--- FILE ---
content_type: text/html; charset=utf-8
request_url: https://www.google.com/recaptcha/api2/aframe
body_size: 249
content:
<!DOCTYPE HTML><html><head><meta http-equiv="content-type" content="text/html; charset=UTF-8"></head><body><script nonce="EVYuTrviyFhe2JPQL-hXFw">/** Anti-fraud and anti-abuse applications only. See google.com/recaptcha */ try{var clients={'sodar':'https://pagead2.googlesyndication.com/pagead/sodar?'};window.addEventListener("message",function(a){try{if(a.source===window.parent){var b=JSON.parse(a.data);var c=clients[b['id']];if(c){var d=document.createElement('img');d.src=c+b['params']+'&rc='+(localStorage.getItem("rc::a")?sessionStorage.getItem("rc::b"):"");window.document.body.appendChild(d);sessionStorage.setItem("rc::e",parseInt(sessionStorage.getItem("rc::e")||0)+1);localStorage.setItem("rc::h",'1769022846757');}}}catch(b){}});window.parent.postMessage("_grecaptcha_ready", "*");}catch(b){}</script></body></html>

EXERCISE REQUIREMENTS: Every line in the material must be retyped exactly, with none omitted.

RESPONSE AREA:
--- FILE ---
content_type: text/html; charset=utf-8
request_url: https://www.google.com/recaptcha/api2/aframe
body_size: 249
content:
<!DOCTYPE HTML><html><head><meta http-equiv="content-type" content="text/html; charset=UTF-8"></head><body><script nonce="EVYuTrviyFhe2JPQL-hXFw">/** Anti-fraud and anti-abuse applications only. See google.com/recaptcha */ try{var clients={'sodar':'https://pagead2.googlesyndication.com/pagead/sodar?'};window.addEventListener("message",function(a){try{if(a.source===window.parent){var b=JSON.parse(a.data);var c=clients[b['id']];if(c){var d=document.createElement('img');d.src=c+b['params']+'&rc='+(localStorage.getItem("rc::a")?sessionStorage.getItem("rc::b"):"");window.document.body.appendChild(d);sessionStorage.setItem("rc::e",parseInt(sessionStorage.getItem("rc::e")||0)+1);localStorage.setItem("rc::h",'1769022846757');}}}catch(b){}});window.parent.postMessage("_grecaptcha_ready", "*");}catch(b){}</script></body></html>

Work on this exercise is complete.